説教題:『権威ある者の教え』 聖書箇所:マルコによる福音書 1章21節~28節 説教日:2022年5月22日・復活節第六主日 説教:大石 茉莉 伝道師

■はじめに

一行はカファルナウムに着いた。一行といいますのは、主イエス、そして漁師から召されて弟子となったシモン、アンデレ、ヤコブ、ヨハネです。そしてカファルナウムというのは、ガリラヤ湖の北岸にある町です。別の聖書ではカペナウムと訳されているものもあります。オリーブの絞り器やひきうすなどが生産されていたようですが、漁業が主な産業でありました。そしてエジプトとシリアを結ぶ主要な貿易ルート上にありました。この時代は、ローマ兵が税金を強制的に集めており、この地にはいわば税関出張所が置かれていたようです。そのような情報だけでも活気のある街だということがわかります。繫栄した、富に満ちた町であるのと同時に、罪と堕落に満ちた町でもありました。ローマ軍の部隊基地でありましたから、ローマ帝国中から異教徒のさまざまな影響が広がっていたのです。主イエスが神の御国の福音を、ユダヤ人、異教徒、両方にお語りになるには、申し分ない場所でありました。主イエスはそのような地から宣教を始められたのです。


■安息日

「イエスは安息日に会堂に入って教え始められた。」原文では、「そしてすぐに」という言葉で始まっています。口語訳聖書では、「そして安息日にすぐ」と訳されています。この「すぐに」という言葉はマルコによる福音書では、前にも少しお話しましたが、特別な意味を持っています。15節にあるように、「時は満ち、神の国は近づいた」からです。ですから、「のんびりしている時間はない」「すぐに」「すぐに」とマルコは話の先を急ぐのです。主イエスは4人の漁師を弟子として連れてカファルナウムに入られて、そして「すぐに」伝道を始められたのです。「悔い改めて福音を信じなさい」そのことを一刻も早く人々に伝えようとされる主イエスのお姿は、この「すぐに」という言葉に示されています。

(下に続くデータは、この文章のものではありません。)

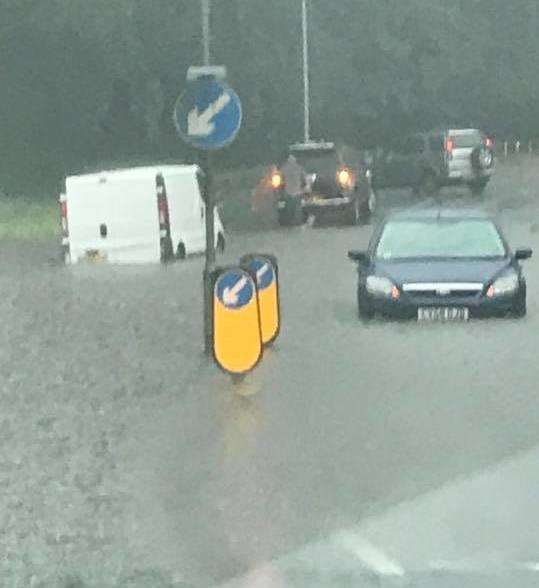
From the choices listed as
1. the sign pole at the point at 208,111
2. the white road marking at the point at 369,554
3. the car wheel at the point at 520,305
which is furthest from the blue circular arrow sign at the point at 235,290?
the car wheel at the point at 520,305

主イエスはカファルナウムに着いた後の安息日に会堂で語られました。会堂というのは、元々は「集まり」という意味の言葉で、ユダヤ人が集会をする場所であり、シナゴーグと今も呼ばれています。当時、ユダヤ人は安息日にはそのような集まりをもって、聖書、(旧約聖書)を学んでいました。特に、その中でも律法と呼ばれる箇所について、律法学者から教えを聞くというのが常でありました。エルサレム神殿が崩壊してからは、ユダヤ人たちにとっては、そのような集会が神を礼拝する場となったのです。このユダヤ人たちの安息日の集会が、現在の私たちキリスト教会の日曜主日礼拝の起源ともなっています。


■権威ある者

「人々はその教えに非常に驚いた。律法学者のようにではなく、権威ある者として教えになったからである。」今日の聖書箇所はそのように告げています。「権威ある者として教える」主イエスがなさった教えに人々が非常に驚く、何がどう違うのでしょうか?権威ある者とはどのようなことを言うのでしょうか?

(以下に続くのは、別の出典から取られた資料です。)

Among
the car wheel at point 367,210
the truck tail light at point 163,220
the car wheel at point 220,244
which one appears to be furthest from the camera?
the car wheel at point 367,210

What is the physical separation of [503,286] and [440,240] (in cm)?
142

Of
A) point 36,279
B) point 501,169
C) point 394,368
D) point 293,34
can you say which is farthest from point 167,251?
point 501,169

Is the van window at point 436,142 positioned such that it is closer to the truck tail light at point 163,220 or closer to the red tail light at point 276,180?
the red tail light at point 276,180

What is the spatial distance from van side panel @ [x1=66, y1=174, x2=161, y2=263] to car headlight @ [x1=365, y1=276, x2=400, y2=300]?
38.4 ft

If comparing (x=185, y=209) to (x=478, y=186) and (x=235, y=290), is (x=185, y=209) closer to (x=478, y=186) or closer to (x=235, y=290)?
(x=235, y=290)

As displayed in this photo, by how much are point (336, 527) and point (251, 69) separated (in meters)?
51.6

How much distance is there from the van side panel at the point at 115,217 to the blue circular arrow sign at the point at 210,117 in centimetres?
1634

律法学者たちはどのように教えていたのでしょうか。律法学者、今でいえば、法学者ということになるのでしょう。専門的な知識を土台として、律法を守って生活するにはこのようにしなさいと教えていました。律法を解釈し、応用して、人々の迷いを解消し、日々の生活の中で、律法を守って過ごせるようアドバイスをする専門家でありました。彼らは律法を正しく教えていました。現代でも、裁判官や弁護士など、法に携わる人の言葉は権威ある者の言葉と捉えられることは多いでしょう。まさにそのように、おそらく当時は今以上にユダヤの人々は律法学者から教えを聞いていたのです。律法に根ざし、正しい解釈が語られていたわけですから、彼らの教えも権威あるものでありました。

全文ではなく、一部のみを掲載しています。